◆ GOAL OF THE EXERCISE
Copy the text of every record below word for word, and leave the pictures out.

◆ DATASET RECORDS
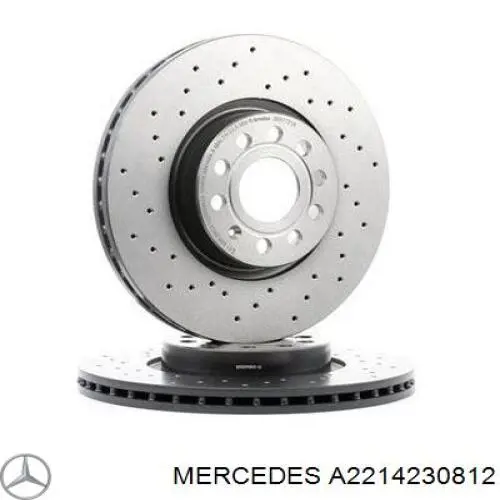 Disco do freio traseiro Mercedes A2214230812 preço, a partir de 888,05 USD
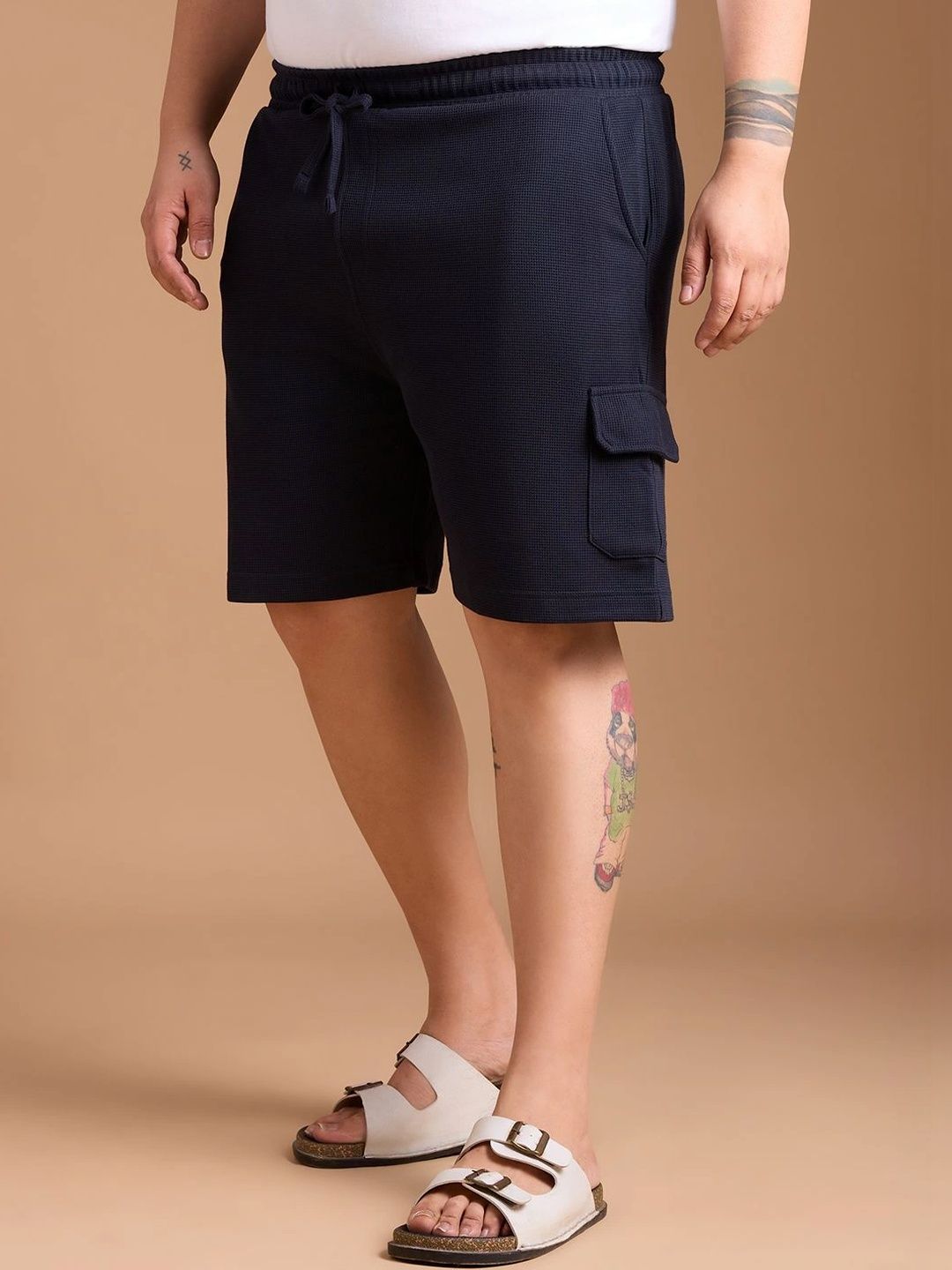 Vaishvik Men Cargo Shorts-picture-42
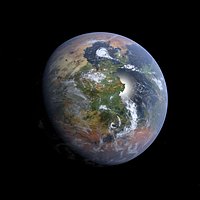 Fictional Alien Earth-like Planet 2 12k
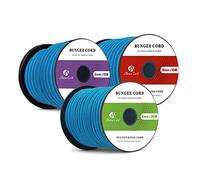 Abma Cord Corda Elastica 8mm 10M Corda di Gomma Cavo Elastico Marino per Teloni, Tende e Bagagli - Blu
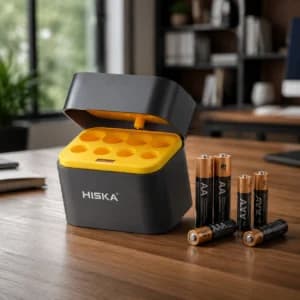 کیس شارژ باتری هیسکا مدل H-129 — تصویر ۲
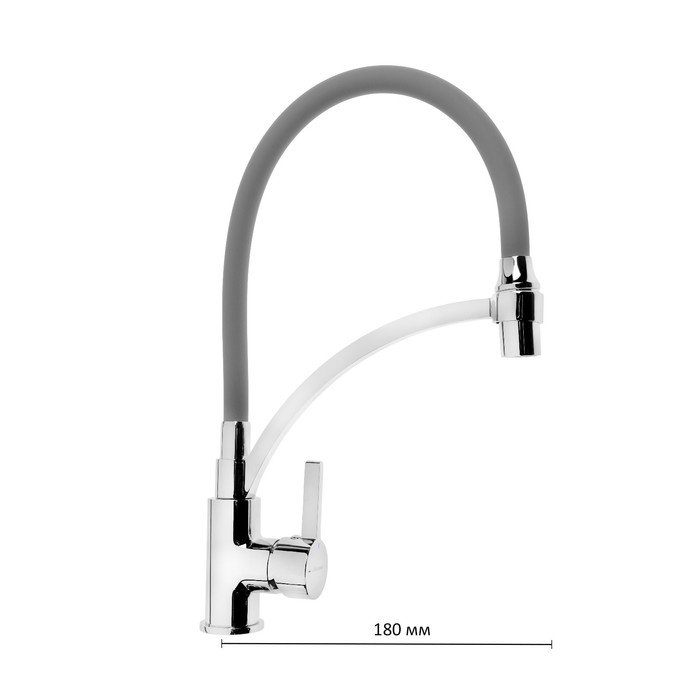 Cмеситель для кухни Accoona A4890T-3, однорычажный, силиконовый излив, серый, хром
Cмеситель для кухни Accoona A4890T-3, однорычажный, силиконовый излив, серый, хром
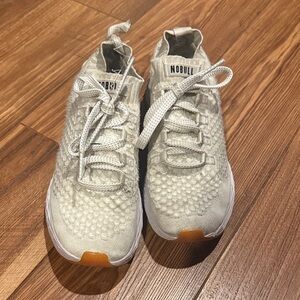 NOBULL Textured Cream Sneakers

◆ ANSWER TO THIS EXERCISE
 Disco do freio traseiro Mercedes A2214230812 preço, a partir de 888,05 USD
 Vaishvik Men Cargo Shorts-picture-42
 Fictional Alien Earth-like Planet 2 12k
 Abma Cord Corda Elastica 8mm 10M Corda di Gomma Cavo Elastico Marino per Teloni, Tende e Bagagli - Blu
 کیس شارژ باتری هیسکا مدل H-129 — تصویر ۲
 Cмеситель для кухни Accoona A4890T-3, однорычажный, силиконовый излив, серый, хром
Cмеситель для кухни Accoona A4890T-3, однорычажный, силиконовый излив, серый, хром
 NOBULL Textured Cream Sneakers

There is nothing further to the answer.